Podatnik będzie miał swojego rzecznika. Czym się zajmie?
Projekt ustawy powołującej Rzecznika Praw Podatnika jest już gotowy, ale jak mówią przedstawiciele Ministerstwa Finansów trwają jeszcze analizy w tej sprawie. Zadaniem Rzecznika będzie pomaganie obywatelom w sprawach podatkowych.
2018-07-24, 13:51
Posłuchaj
Biuro Rzecznika Praw Podatnika ma być strukturą terenową, co oznacza, że rzecznik będzie mieć siedzibę główną w Warszawie, ale jednocześnie jego zastępcy będą urzędować w 16 krajowych izbach skarbowych, czyli w każdym województwie. Chodzi o to, żeby podatnicy mieli zapewniony dostęp do rzecznika w całym kraju.
Marcin Zawadzki z PwC mówi, że polskie prawo podatkowe z perspektywy zwykłego Kowalskiego jest bardzo skomplikowane i przeciętny obywatel z pewnością potrzebuje wsparcia.
- Z tego powodu rzecznik na pewno jest ciekawym rozwiązaniem. Pytanie, czy to nie powinno pójść dalej i rzecznik nie powinien mieć funkcji procesowych, by móc realnie wchodzić w spory z fiskusem - zastanawia się.
Obawy o nadmierne obciążenie
Jak wyjaśnia resort finansówm Rzecznik Praw Podatnika będzie też brać udział w toczących się postępowaniach, będzie miał możliwość wglądu do akt, ale będzie również wnosić odwołania i skargi do sądu, a także prosić o interpretację podatkową.
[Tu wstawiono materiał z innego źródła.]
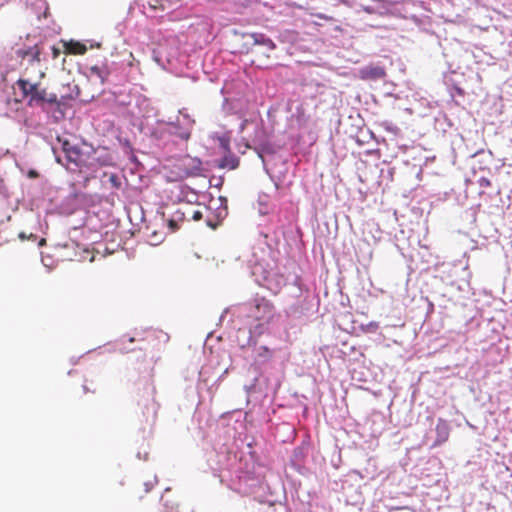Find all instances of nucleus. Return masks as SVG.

Marcin Zawadzki zwraca uwagę, że proponowane rozwiązania są zbliżone do stosowanych już w Republice Południowej Afryki, gdzie rzecznicy analizują m.in. postępowania z udziałem fiskusa pod kątem długości ich trwania. Wskazuje przy tym, że w RPA biura rzeczników są przeciążone i zapchane liczbą obsługiwanych spraw, co rodzi obawy, że podobnie może być w Polsce - zwłaszcza, jeżeli nowa instytucja stanie się faktycznie powszechna.
Nihil novi sub sole?
Andrzej Sadowski z Centrum Adama Smitha uważa jednak, że zamiast powoływać Rzecznika Praw Podatnika - najlepiej byłoby prawo podatkowe uprościć.
- Uproszczenie wymaga tylko jednej decyzji politycznej: że system podatkowy ma być konkurencyjny dla obywatela tu, w Polsce. Nie pomoże powołanie kolejnego rzecznika, bo już Rzecznik Praw Obywatelskich może interweniować w obszarze podatkowym, widząc rażącą niesprawiedliwość. Poprzedni rząd próbował powołać instytucję tzw. asystenta podatkowego. Teraz mamy powrót do tej koncepcji, tylko pod bardziej nobilitującą nazwą w postaci Rzecznika Praw Podatnika, który będzie tak naprawdę eksponentem interesów aparatu fiskalnego wobec obywatela - ocenia.
Rzecznik będzie musiał mieć 10-letnie doświadczenie w praktyce stosowania prawa podatkowego, a jego zastępcy - 5-letnie.